Teardowns

Kinect Teardown Video

We’re thinking about doing video overviews of major teardowns. We’ve created Animoto video slideshows in the past, but I’ll be the first to admit they didn’t add much value to our written teardown. For this video, we tried a completely different take: MJ (one of our technicians) shows you through the entire disassembly process.

Microsoft Kinect teardown
Opening the Kinect

This video is not a repair guide. Rather, it’s a quick overview of how to get inside the Kinect. Videos are really good at communicating context and repair difficulty, providing someone who’s never done it before an overview of the process. They’re not nearly as good at teaching repair—it’s incredibly frustrating to follow a repair video, constantly starting and stopping it to keep track of where you’re at. At the same time, the detailed repair manuals that are so useful when you’re doing a repair can be very intimidating when you’re first considering whether or not to fix something. I like to think of videos like this as a gateway drug to repair. We’re going to give you enough of a taste to get you hooked on the exciting possibility that you can fix your own hardware, then give you the best resource available to help you do the actual repair: a step-by-step photo guide.

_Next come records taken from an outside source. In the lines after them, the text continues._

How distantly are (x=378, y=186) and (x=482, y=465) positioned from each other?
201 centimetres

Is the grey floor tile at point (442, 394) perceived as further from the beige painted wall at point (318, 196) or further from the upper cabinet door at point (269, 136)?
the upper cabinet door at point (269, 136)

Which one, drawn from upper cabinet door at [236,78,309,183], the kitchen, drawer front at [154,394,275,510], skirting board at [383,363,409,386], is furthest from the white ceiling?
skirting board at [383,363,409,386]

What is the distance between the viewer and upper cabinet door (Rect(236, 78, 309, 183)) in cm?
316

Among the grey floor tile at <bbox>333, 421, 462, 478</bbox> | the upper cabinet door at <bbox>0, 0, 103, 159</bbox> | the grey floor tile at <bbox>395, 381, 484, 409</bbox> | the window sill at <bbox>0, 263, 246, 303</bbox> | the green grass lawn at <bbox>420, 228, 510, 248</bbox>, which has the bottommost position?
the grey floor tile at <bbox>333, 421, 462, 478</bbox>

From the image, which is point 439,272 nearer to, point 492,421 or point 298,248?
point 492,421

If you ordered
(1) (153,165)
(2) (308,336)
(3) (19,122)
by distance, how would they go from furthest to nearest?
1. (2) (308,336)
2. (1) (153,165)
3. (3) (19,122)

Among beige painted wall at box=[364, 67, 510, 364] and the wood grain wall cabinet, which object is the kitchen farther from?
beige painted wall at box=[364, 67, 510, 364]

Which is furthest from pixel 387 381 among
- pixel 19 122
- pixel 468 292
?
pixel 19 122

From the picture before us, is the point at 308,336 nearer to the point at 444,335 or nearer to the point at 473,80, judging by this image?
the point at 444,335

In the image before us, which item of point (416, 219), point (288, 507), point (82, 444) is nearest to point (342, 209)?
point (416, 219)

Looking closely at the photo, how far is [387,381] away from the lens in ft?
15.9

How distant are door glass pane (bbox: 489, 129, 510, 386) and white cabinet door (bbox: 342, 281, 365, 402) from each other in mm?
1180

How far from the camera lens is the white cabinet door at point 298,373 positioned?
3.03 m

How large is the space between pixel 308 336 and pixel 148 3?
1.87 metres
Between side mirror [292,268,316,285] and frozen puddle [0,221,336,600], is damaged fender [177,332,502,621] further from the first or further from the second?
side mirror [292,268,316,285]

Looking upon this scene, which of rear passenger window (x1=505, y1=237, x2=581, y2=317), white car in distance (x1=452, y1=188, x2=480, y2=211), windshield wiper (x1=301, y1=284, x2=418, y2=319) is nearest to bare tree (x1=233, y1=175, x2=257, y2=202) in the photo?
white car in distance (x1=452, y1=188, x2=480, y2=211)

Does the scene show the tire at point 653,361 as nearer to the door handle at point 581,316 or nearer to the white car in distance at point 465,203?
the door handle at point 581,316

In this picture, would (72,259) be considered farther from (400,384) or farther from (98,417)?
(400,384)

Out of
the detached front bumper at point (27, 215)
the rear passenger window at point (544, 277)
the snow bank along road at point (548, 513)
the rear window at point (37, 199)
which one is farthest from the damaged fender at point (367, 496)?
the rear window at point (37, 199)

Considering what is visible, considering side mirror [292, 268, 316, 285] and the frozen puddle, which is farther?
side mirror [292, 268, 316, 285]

In this sense, a video like this isn’t any different than our teardowns. We take apart every new gizmo to raise awareness that they can be fixed! The repairability score we give every device is serious business: it’s critically important that we consider how we’ll take care of the things we have before we buy them.

There’s one other problem with videos: they’re not a wiki! Our community has made dozens of improvements to the Kinect teardown since we published it yesterday, and it’s a much better document now. Repair manuals need to be living documents, getting better over time as more people use and improve it. That’s theoretically possible with videos too, but no one has written a video wiki yet! We’re going to continue to invest most of our resources into documentation that acts as a starting point for continual improvement.

In summary: We’ll be posting videos to make repair more accessible to new audiences, but they are not a replacement for step-by-step photo repair guides.

Now that I’ve gotten the background out of the way, MJ and I would love to know what you think of the video! What have you always wanted to know in our teardowns that video could convey effectively? Do you see anything we could do better? We’ll work your feedback into our next video.